Mit Blick auf die ursprünglichen Beschlüsse des Grossen Rates und in Würdigung aller Umstände hat der Regierungsrat nun beschlossen, das Strassenstück doch ins Netz der Kantonsstrassen zu übernehmen. Dies auch unter Berücksichtigung der Tatsache, dass die Strasse vor allem an Wochenenden und Ausflugstagen touristisch stark frequentiert werde. Im Gegenzug wird die Gemeinde Fischingen weiterhin den betrieblichen Unterhalt, insbesondere den Winterdienst, übernehmen. Die Einzelheiten betreffend Abgrenzung des betrieblichen und baulichen Unterhalts zwischen der Gemeinde und dem Departement für Bau und Umwelt werden noch in einem Pflichtenheft festgelegt.
Weitere Meldungen:
Die kantonale Volksinitiative zur Stabilisierung der Staatsausgaben ist zustande gekommen. Die am 29. Mai überbrachten Unterschriften sind innerhalb der Sammelfrist eingegangen und somit rechtzeitig eingereicht worden.

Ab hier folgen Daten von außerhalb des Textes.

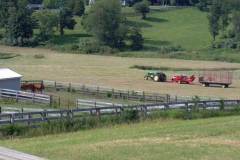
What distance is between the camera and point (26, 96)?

Die Überprüfung durch die Staatskanzlei hat 4 349 gültige Unterschriften ergeben. Als nächstes teilt der Regierungsrat dem Grossen Rat den Eingang des Volksbegehrens offiziell mit.
Regierungsrätin Monika Knill präsidiert die thurgauische Stiftung für Wissenschaft und Kultur. Der Regierungsrat hat sie anstelle ihres Vorgängers Jakob Stark zur Präsidentin ernannt. Seit der Gründung der Stiftung im Jahr 1999 wird das Präsidium von der jeweiligen Chefin beziehungsweise dem jeweiligen Chef des Departements für Erziehung und Kultur geführt.
Der Regierungsrat hat Dr. med. Bruno Rhiner, Chefarzt des Kinder- und Jugendpsychiatrischen Dienstes, in die Kommission für Gesundheitsförderung, Prävention und Sucht gewählt. Er ersetzt Dr. med. Ulrich Zulauf, der seinen Rücktritt eingereicht hat. Davon hat der Regierungsrat Kenntnis genommen, und er dankt ihm für die geleisteten Dienste.
Der Regierungsrat hat Hanspeter Deflorin, Amriswil, zum neuen Mitglied der Berufsschulkommission des Bildungszentrums für Technik Frauenfeld gewählt. Er tritt die Nachfolge von Walter Scheidegger an, der seinen Rücktritt eingereicht hat und den der Regierungsrat unter Verdankung der geleisteten Dienste aus der Kommission entlassen hat.
Nach einer öffentlichen Ausschreibung hat der Regierungsrat verschiedene Strassenbauarbeiten vergeben. Es wurden folgende Arbeitsvergaben beschlossen: Kreuzlingen: Lärmsanierung Hafen-Seetalstrasse, 3. Etappe: Tiefbau und Belagsarbeiten für 863 000 Franken (Egolf AG, Weinfelden).
Lärmschutzwände für 1 037 900 Franken (Anliker AG, Emmenbrücke).
Langrickenbach: Fussgängerübergang Hauptstrasse Neuhof für 143 700 Franken (Baumann & Cellere AG, Amriswil).
Münchwilen: Sanierung Wilerstrasse für 321 100 Franken (H. Bruggmann AG, Münchwilen).
Münchwilen: Sanierung St. Margarethen innerorts für 290 900 Franken (Toldo AG, Rickenbach).
Pfyn: Sanierung Pfyn – Müllheim für 446 600 Franken (Hüppi AG, Frauenfeld).
Rickenbach: Kreisel Coop / Diga für 921 100 Franken (Egolf AG, Weinfelden).